Baux d’habitation – Publication du décret n° 2022-1026 du 20 juillet 2022 relatif aux travaux de rénovation énergétique réalisés aux frais du locataire

Le décret n° 2022-1026 du 20 juillet 2022 vient fixer la liste et les modalités de mise en œuvre des travaux de rénovation énergétique pouvant être réalisés aux frais du locataire.

Pour rappel, l’article 6 d) de la loi du 6 juillet 1989 tendant à améliorer les rapports locatifs prévoit que le bailleur ne peut s’opposer aux aménagements réalisés par le locataire, à l’exclusion des travaux de transformation.

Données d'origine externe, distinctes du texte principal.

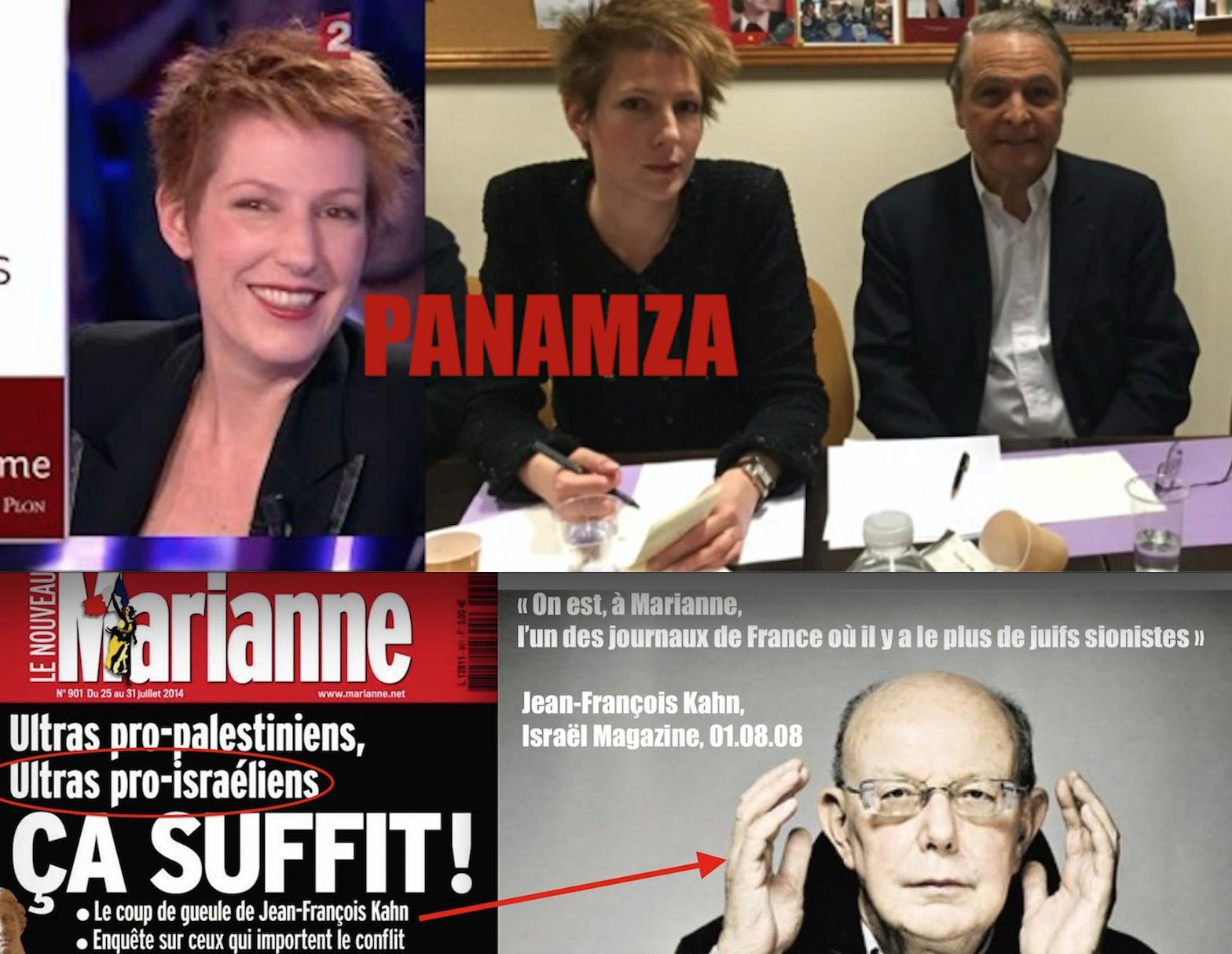 Natacha Polony, Marianne du Crif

Pour la réalisation de ces travaux, l’article 7 f) de la loi du 6 juillet 1989 exige l’accord écrit du bailleur.

A défaut d’accord, ce dernier peut exiger du locataire, à son départ des lieux, la remise en état ou conserver à son bénéfice les transformations effectuées sans que le locataire puisse réclamer une indemnisation des frais engagés.

La loi n° 2015-1776 du 28 décembre 2015 relative à l’adaptation de la société au vieillissement a prévu une première dérogation à ce régime d’autorisation pour les travaux d’adaptation du logement réalisés par le locataire en situation de handicap.

Ces travaux sont désormais soumis à un régime d’autorisation tacite du bailleur : ils doivent faire l’objet d’une demande écrite adressée en LRAR au bailleur. Le défaut de réponse dans un délai de deux mois à compter de sa réception vaut décision d’acceptation tacite des travaux. Dans ce cas, le bailleur ne peut exiger, au départ du locataire, la remise en état des lieux.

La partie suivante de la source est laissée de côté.